Artful Lives

Posted online: January 2018

The Jarvaise Family Legacy

Written By L.D. Porter Photographs By Sam Frost

It’s probably true that artists live more interesting lives than the rest of us. Despite the major challenges most creatives encounter—lack of financial security and the constant struggle for recognition—their lives just seem more glamorous and less boring than ours. Consider Santa Barbara painter James Jarvaise (1924-2015), who, while establishing an important body of his own work, mentored an entire generation of artists. Of equal importance was the inspiring way he led his life, a wholehearted embrace of creativity, culture, and family.

“He was the coolest guy ever,” says daughter Anna of her father. “Everything was just visual and aesthetic.” “Everything” included the Jarvaise family compound in Santa Barbara. Acquired in 1970 by James and wife Lorraine for their growing family (the couple had five children), the one-acre property boasts a cluster of three Spanish-style buildings, each with its own courtyard, garden patio, and fountain. Over time, James added creative touches everywhere: intricate tile work, stained glass windows, decorative fireplaces, antique wood doors, and, of course, his own large-scale artworks.

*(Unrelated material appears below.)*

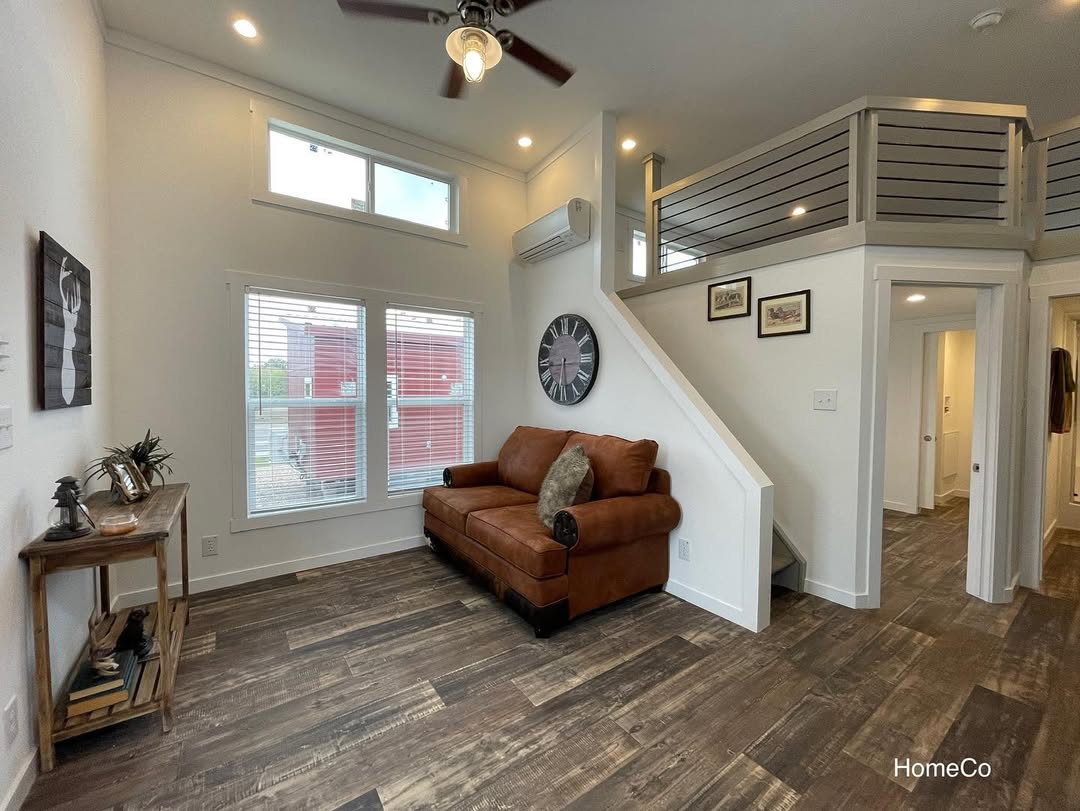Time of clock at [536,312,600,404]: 5:44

Anna (a painter) and her brother, Jean (an electrical engineer who does sculpture), currently live on the property with their partners and share fond memories of growing up in an artistically driven household. At one point, the front yard was planted with grapes so the family could make wine. “It wasn’t big enough to do anything major,” notes Jean, while admitting his father was serious enough to own a tractor. (Summers were spent in a tiny hilltop town in Spain, where the siblings remember milk being delivered to their home via donkey.)

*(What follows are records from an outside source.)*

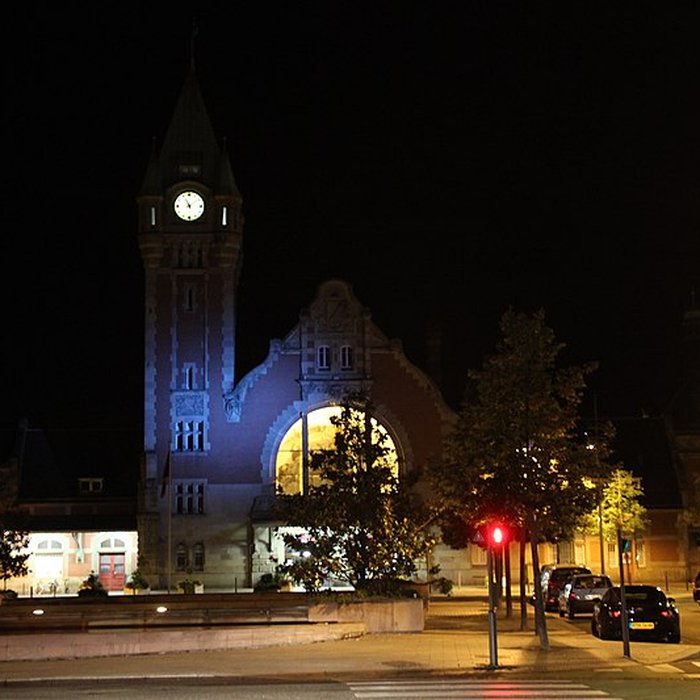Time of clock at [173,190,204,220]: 11:08
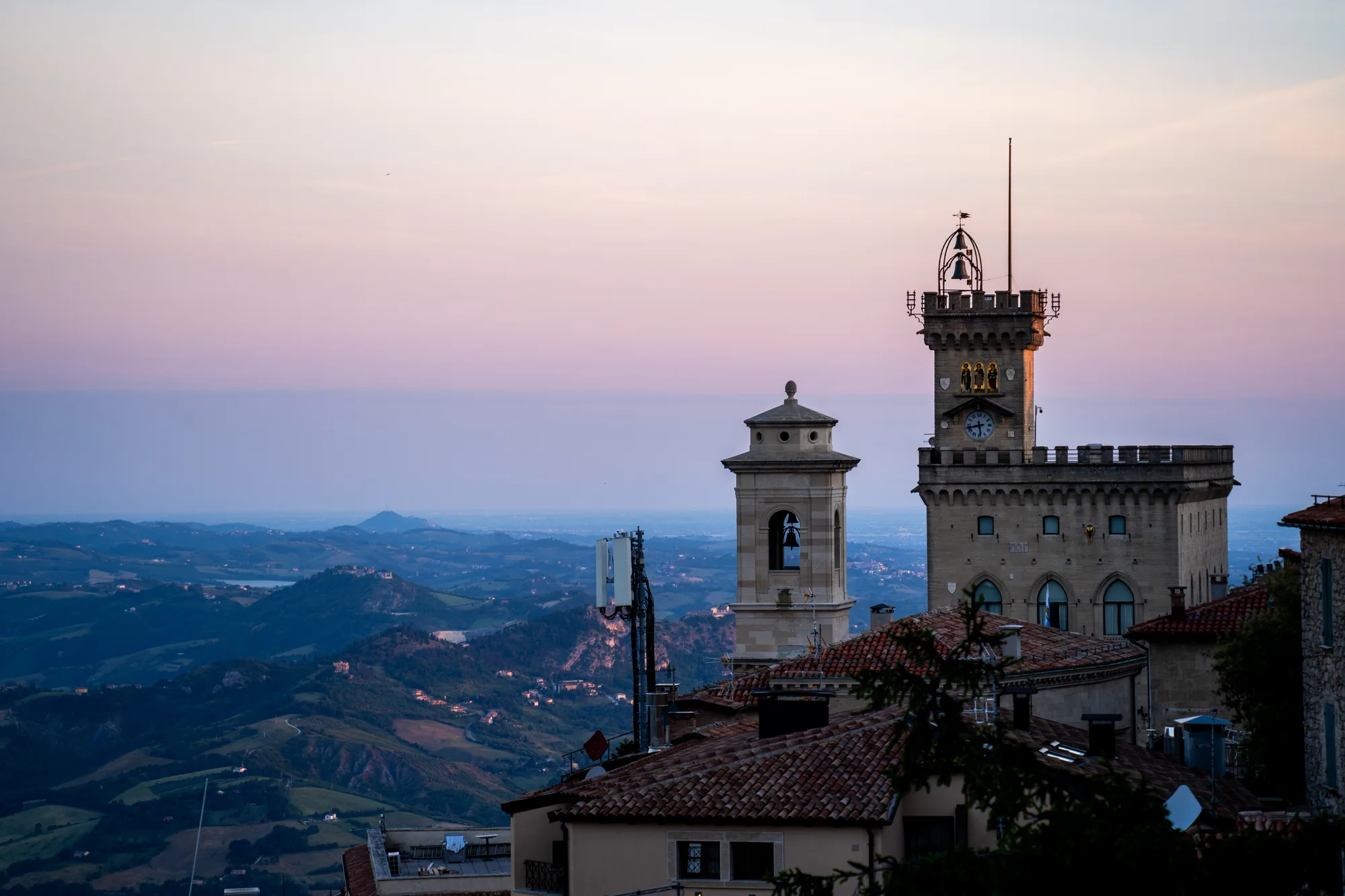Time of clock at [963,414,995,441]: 5:42
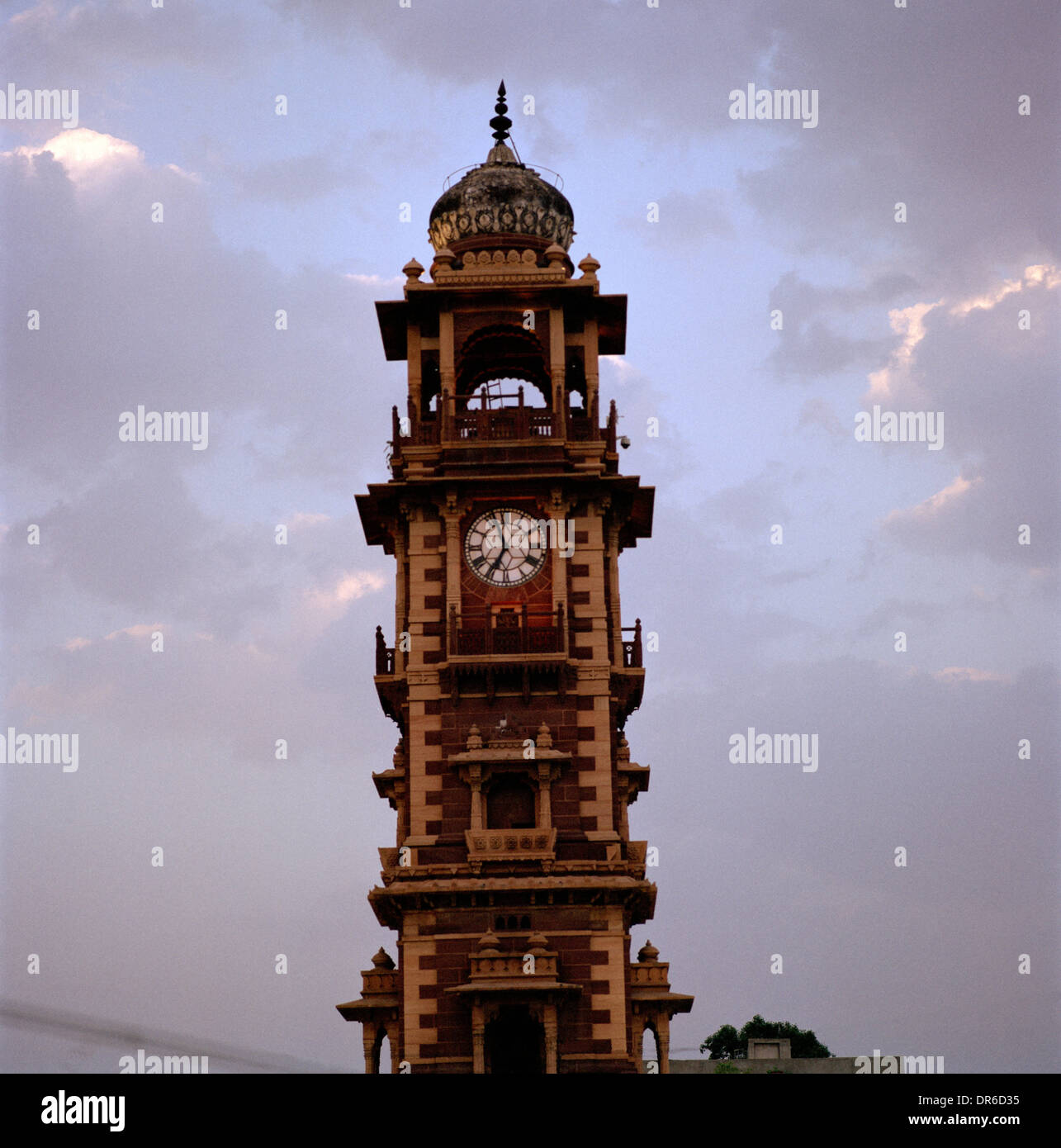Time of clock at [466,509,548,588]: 6:58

Living a creative lifestyle is only a part of James’s story. He was born in Indianapolis, Indiana, where his talent was recognized in elementary school. He was chosen to participate in art classes at Carnegie Tech, but his talent was put on hold during World War II while he served in the U.S. Army Air Corps. Following the war, James traveled to Paris where he met Japanese-American painter Matsumi (Mike) Kanemitsu. Both young men studied with renowned artist Fernand Léger, who “would show up once in awhile…and say something about everyone’s painting,” James recalled in an interview. (James and Kanemitsu remained friends, and the two ended up teaching together at Chouinard Art Institute—now CalArts—in Los Angeles.)

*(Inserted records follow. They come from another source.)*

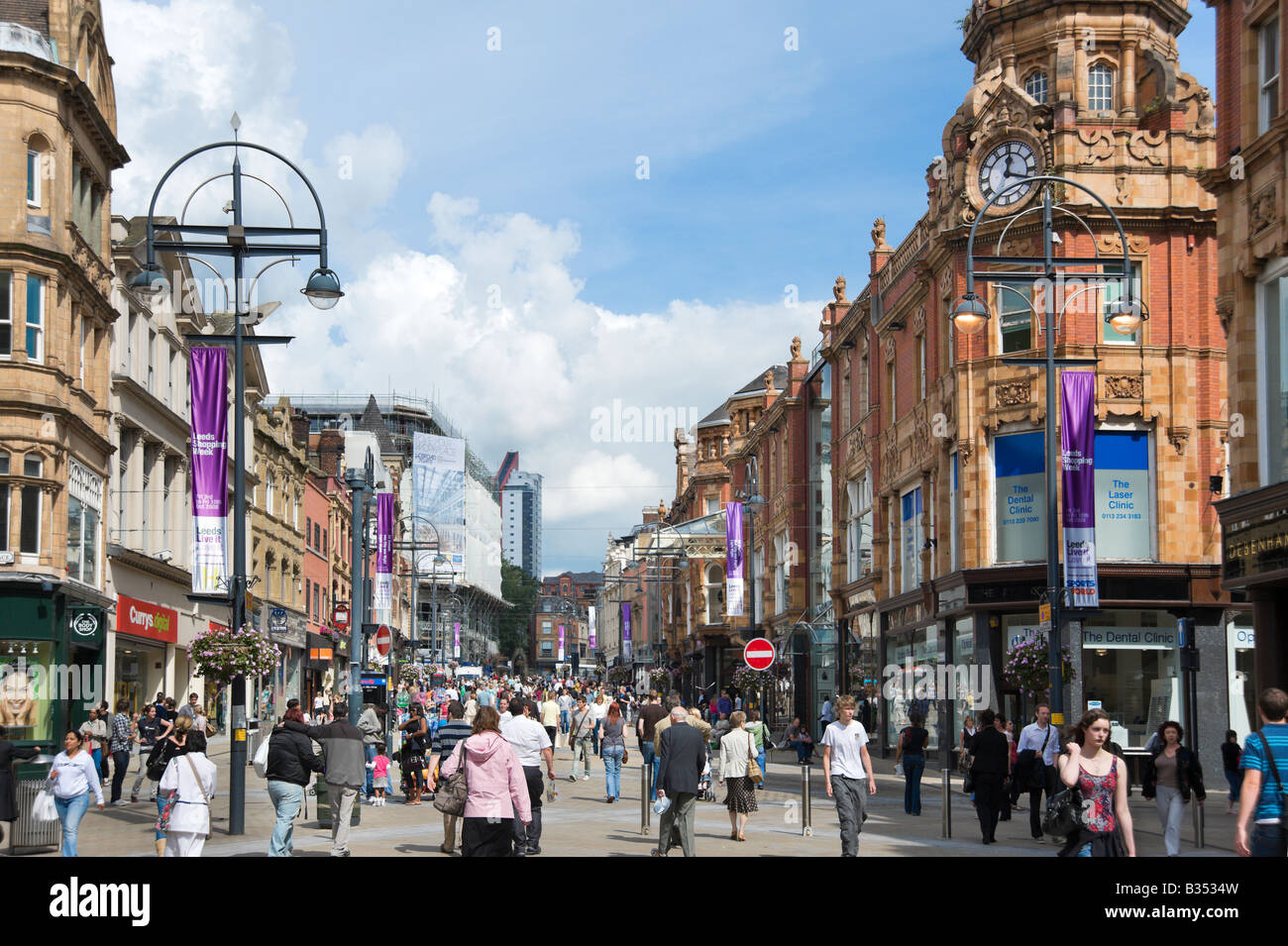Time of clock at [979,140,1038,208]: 12:18
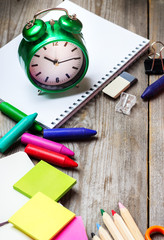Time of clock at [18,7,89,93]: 10:14
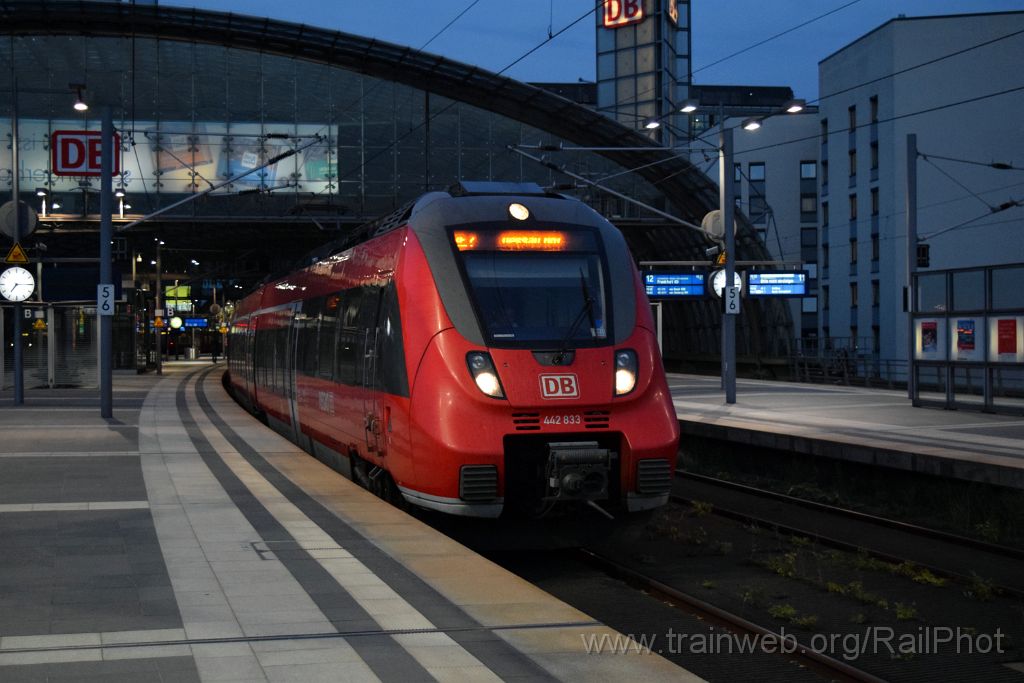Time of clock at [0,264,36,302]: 7:15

Returning from Europe, James pursued a fine arts degree in drawing and painting at USC (where he met future wife Lorraine) and also earned an MFA there. He then embarked on a teaching career that would span more than 30 years and several institutions (USC, Chouinard Art Institute, Occidental College, Oxnard College). Noted artists Robert Therrien and Henry Taylor are two former students who credit James as having an important influence on their work.

In 1959, James was included in “Sixteen Americans,” an exhibition at New York’s Museum of Modern Art. A number of other artists in the show—Jasper Johns, Ellsworth Kelly, Louise Nevelson, Frank Stella—became household names. At the time, none other than legendary gallerist Peggy Guggenheim encouraged James to move to New York; and it’s generally agreed that had James relocated, the trajectory of his career would have been different. “He just didn’t want to do it,” says Jean. “He was raising his family here and so he opted to stay in California.” Adds Anna, “He didn’t like to self-promote.” 

Even so, James never stopped making and exhibiting art, and his work resides in museum collections throughout the United States, including Washington, D.C.’s Hirshhorn Museum, New York’s MOMA, LACMA, and, closer to home, UC Santa Barbara’s Art, Design & Architecture Museum. Shortly before his death in 2015, James exhibited his collages at Louis Stern Fine Arts in Los Angeles. After viewing the show, art critic Hunter Drohojowska-Philp remarked, “The most youthful art that I have seen this month is produced by James Jarvaise, who is 91.” A fitting tribute to a supremely talented artist who lived life on his own terms, created beauty around him, and inspired others to do the same.